Wednesday, March 3, 2010

Nearing a Year

In two weeks, a new group of Peace Corps volunteers will arrive and I’ll be celebrating a year in-country. The second half of my service is rapidly approaching and the questions are starting to come. What have I accomplished? What do I need to improve? What do I need to get done before I go home? I’m not the only one considering all these points. The reality that our service is almost half complete is starting to sink in to other volunteers. For most of us, it’s a little scary to think about what comes next. Grad school? More development work? Foreign Service? Where are we going “home” to after these two years are over? How much will everything, everyone and ourselves have changed?

I’ve said before that you spend so much time counting up to the half way mark, and now that count-up will turn into a countdown. This experience has gone by in an instant, and given all the unanswered questions that need to be answered, I know the second year will go even faster. Now that the sun is setting within view of my window again as the days grow longer and longer, I take a moment each day to watch it slip into the sea. In those last rays of light, I think about my day. What did I learn today? What do I need to improve for tomorrow?

So what have I learned, now that I’m at the year mark?

Two weeks ago, I had my first genuinely bad day at work. Given that we’re already six months into the school year, I don’t feel too bad about that. Maybe for the first time, I realized just how hard it is to be a teacher here. I honestly don’t know how my Albanian colleagues do it—let alone how most of them are career teachers that have been in the system since I learned how to walk. Students are usually varying degrees of impossible to manage and the lack of interest in learning is astounding. Today I had finally had enough as I waited ten minutes for the class to settle down enough to even start the lesson and then had to shout over students to teach. In the middle of a sentence, I stopped, went over to my materials and plans, picked them up and walked out of the room. My counterpart later told me not to take it personally and that it happens to everyone. When it comes down to it, I don’t care what general classes of high schoolers think of me or my lessons. I just want them to learn something and to make an effort, not for my sake but for their own. They are the ones that will have to go to university and find jobs.

It is hard for me to understand students and their mentalities because I can’t comprehend the idea of not wanting to learn. I do not understand it. They sit in class, talk louder than the teachers, and laugh a lot. Will they be laughing as much in the future when they have nothing to do with their lives because they lack the education? I don’t understand how lightly education is taken. If I had to guess, I’d say a severe lack of parental discipline is partly to blame as well as a consequence free environment that seems to be the norm at most schools I’ve seen. We certainly have discipline problems in the US, but at least we always knew what would happen if we did something. Here, I’m not exactly sure. The worst thing that happens to students is that they are thrown out of class—after which they go drink a coffee with their friends. Hardly an effective punishment, but what else can we really do?

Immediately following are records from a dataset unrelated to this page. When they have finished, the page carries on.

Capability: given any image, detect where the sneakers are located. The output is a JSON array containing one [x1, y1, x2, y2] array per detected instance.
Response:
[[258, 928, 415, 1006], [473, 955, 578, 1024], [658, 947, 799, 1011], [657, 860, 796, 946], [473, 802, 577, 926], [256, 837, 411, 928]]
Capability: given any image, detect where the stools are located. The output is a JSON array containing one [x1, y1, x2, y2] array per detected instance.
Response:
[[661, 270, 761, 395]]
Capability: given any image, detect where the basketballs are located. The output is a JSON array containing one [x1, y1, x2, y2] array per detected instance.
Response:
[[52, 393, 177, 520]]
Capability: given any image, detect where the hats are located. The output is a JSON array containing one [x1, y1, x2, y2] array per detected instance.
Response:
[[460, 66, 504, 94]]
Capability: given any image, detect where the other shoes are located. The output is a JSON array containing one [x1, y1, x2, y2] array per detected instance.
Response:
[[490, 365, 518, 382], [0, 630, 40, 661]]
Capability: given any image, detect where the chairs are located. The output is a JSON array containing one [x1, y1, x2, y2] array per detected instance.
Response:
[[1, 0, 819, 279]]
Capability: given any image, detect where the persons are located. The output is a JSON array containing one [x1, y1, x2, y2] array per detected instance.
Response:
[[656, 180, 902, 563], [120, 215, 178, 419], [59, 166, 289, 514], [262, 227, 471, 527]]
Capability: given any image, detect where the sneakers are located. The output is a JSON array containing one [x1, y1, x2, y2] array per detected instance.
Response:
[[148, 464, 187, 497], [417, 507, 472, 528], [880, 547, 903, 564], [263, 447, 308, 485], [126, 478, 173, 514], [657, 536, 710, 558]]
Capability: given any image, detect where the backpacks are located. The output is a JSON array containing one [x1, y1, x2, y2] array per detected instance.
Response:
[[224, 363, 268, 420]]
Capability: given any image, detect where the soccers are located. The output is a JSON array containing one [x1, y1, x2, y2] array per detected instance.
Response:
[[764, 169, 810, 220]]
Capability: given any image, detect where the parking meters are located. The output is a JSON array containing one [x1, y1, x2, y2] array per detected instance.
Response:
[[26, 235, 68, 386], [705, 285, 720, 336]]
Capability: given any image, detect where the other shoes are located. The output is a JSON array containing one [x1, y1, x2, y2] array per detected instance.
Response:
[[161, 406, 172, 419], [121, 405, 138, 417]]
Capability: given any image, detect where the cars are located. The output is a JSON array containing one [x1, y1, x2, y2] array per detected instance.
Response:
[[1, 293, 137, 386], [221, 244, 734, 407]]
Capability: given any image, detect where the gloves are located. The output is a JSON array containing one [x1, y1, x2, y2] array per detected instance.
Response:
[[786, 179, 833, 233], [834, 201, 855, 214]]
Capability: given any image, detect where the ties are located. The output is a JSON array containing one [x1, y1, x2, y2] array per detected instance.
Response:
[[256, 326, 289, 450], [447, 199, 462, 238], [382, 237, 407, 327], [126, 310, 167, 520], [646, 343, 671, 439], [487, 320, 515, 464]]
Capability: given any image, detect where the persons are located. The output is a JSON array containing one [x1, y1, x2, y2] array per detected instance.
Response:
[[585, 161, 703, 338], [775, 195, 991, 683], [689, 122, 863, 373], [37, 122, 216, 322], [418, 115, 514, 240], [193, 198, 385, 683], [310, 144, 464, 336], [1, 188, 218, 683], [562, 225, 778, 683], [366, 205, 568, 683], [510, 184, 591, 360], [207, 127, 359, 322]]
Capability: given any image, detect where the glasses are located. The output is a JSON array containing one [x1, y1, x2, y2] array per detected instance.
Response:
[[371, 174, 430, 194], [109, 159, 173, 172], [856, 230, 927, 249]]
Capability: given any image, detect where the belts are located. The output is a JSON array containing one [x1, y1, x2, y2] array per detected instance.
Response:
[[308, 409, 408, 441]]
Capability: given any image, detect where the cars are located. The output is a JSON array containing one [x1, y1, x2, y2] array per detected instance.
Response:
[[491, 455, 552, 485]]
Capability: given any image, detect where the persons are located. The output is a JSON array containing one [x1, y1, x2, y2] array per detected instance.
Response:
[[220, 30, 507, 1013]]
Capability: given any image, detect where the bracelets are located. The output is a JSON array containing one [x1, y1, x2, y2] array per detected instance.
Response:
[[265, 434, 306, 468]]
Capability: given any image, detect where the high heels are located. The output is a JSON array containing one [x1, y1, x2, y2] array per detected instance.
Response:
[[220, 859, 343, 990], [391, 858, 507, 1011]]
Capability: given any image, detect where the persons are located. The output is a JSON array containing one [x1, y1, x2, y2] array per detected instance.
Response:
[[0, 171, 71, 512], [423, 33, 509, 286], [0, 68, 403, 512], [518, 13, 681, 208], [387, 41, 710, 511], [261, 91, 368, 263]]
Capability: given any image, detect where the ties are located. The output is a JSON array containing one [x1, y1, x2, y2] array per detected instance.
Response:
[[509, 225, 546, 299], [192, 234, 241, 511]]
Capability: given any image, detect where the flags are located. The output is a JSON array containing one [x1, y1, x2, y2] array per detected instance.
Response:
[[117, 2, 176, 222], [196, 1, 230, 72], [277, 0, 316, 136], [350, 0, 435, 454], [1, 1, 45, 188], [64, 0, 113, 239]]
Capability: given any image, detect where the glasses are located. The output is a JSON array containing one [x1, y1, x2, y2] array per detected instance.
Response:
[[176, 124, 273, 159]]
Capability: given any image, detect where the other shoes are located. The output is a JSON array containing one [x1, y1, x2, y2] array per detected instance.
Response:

General apathy is probably the biggest problem that I see in these students, and for that we have no real answers. It becomes a game of teaching to the three or four students in each class that want to learn and trying to encourage interested students to try. Maybe that’s all we can do.

I’ve also learned to accept that my pants will never, ever fit. As soon as I find a pair that fits me, they soon become too big and I’m right back where I started from with either my crotch at my knees, my belt needing new holes and/or having to roll my pant legs up. At least you can find a lot of great shirts at the used clothing market. I’m still holding out on a retro Team Germany jersey before the World Cup in 2010.

Most of us have become junior Albanian economists. Why? Well, not all stores have everything and not all prices are the same. Like most Albanians, we memorize prices and stock. For example, I know that in Lushnje, a town an hour away from me, they have powdered sugar imported from Italy. I know that the Durres EuroMax grocery store has soy sauce for 890Lek. I know that a grocery store in Berat has decaffeinated Lavazza espresso. It’s foolish to think that by walking into any store you’ll easily find whatever you’re looking for.

I’ve realized how much I love teaching and how much I love explaining and clarifying things. Recently, I checked the Olympic medal count every day at my school. My host mom, the school secretary, would always ask me what I was looking at (and why I was clapping when I would see the US leading). That led to a discussion about the Olympics and the sporting events. My Albanian is good enough to explain more complex things, for example, luge being “like an ice road and that’s 130KMH.” So eloquent.

But most importantly, it’s been 9 months of not being burned by my host family’s fry-o-lator. It’s a kitchen machine that I respect and fear, being both a useful instrument to preparing artery-clogging food faster, as well as being similar to the machine in “Night Shift” that has a penchant for blood. So far it hasn’t gotten me… but I know it’s lying in wait.